**ACTIONS TO TAKE:**
#1 Decide whether each statement below agrees with the news story, answering yes or no and quoting the words from the story that settle it: (a) Alison was born at Darlington Memorial Hospital. (b) Alison no longer needs oxygen. (c) Alison spent nearly three months in the neo-natal unit.
#2 Rewrite the stretch of the news story from "Alison Marshall weighed" through "three weeks ago.", swapping "neo-natal unit" for "neonatal ward".

**EXTRACTED TEXT:**
A BABY who fought for survival after being born three months early has finally been released from hospital, five months after her birth.

Alison Marshall weighed 1lb 12oz after being born at 25 weeks and three days into her mother Marie Spooner’s pregnancy on November 2, last year.

After spending nearly five months in the neo-natal unit at the James Cook University Hospital, in Middlesbrough, Alison’s overjoyed family brought her home three weeks ago.

Although she still requires oxygen through a tube and needs regular check-ups, the baby now weighs 7lb 8oz and is settling into family life, in Barnard Castle, with her parents Miss Spooner and Gary Marshall, and older brother Karl, aged five, where she has been nicknamed ‘Lally’, meaning ‘little Ally’.

Miss Spooner said: “We are thrilled to have her home.

“She is a good-natured baby, the only time she screams just before feeding time, but apart from that she is fine.

“When the nurse told us she could go home I had to double check what she had just said.”

Mr Marshall added: “I thought it was going to be a very different story the night Marie rang me to say Alison had been born.

“It was terrifying. It is still scary but now it is also exciting.

"I am over the moon that we are a complete family now.

“Alison has some slight hearing problems but considering what she has been through I think she has been very lucky.”

The couple thanked hospital staff, in Middlesbrough, for everything they had done for Alison.

They described her as “a daddy’s girl” and said that Karl had created collages of press cuttings telling the story of Alison’s traumatic birth.

Miss Spooner and Mr Marshall lodged an official complaint about their experience in Darlington Memorial Hospital, where Alison was born, after staff took 90-minutes to examine Miss Spooner when she attended the maternity unit suffering from contractions and repeatedly her that she was not in labour.

The couple recently received a letter from the hospital stating that staff would receive feedback on the importance of timely assessments on women admitted to the labour ward and that there were plans to create a triage facility using money recently awarded from the Department of Health.

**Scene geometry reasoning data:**

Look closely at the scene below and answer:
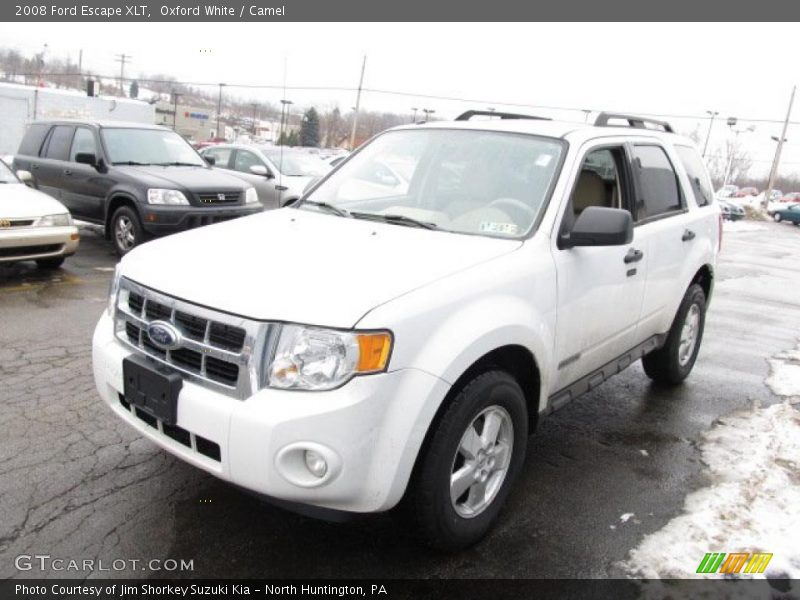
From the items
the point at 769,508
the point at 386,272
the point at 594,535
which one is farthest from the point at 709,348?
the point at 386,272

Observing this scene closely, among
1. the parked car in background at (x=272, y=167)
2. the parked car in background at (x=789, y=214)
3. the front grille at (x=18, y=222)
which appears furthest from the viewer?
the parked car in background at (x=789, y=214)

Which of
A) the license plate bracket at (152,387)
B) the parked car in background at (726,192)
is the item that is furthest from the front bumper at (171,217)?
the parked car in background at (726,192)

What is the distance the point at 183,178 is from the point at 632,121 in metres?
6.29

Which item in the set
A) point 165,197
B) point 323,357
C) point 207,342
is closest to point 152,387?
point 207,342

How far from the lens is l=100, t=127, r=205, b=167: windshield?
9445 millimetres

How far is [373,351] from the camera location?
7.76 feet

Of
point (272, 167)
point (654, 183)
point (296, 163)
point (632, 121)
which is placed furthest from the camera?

**SOLUTIONS PER TASK:**
#1
(a) Yes: "Darlington Memorial Hospital, where Alison was born"
(b) No: "she still requires oxygen through a tube"
(c) No: "After spending nearly five months in the neo-natal unit"

#2
Alison Marshall weighed 1lb 12oz after being born at 25 weeks and three days into her mother Marie Spooner’s pregnancy on November 2, last year.

After spending nearly five months in the neonatal ward at the James Cook University Hospital, in Middlesbrough, Alison’s overjoyed family brought her home three weeks ago.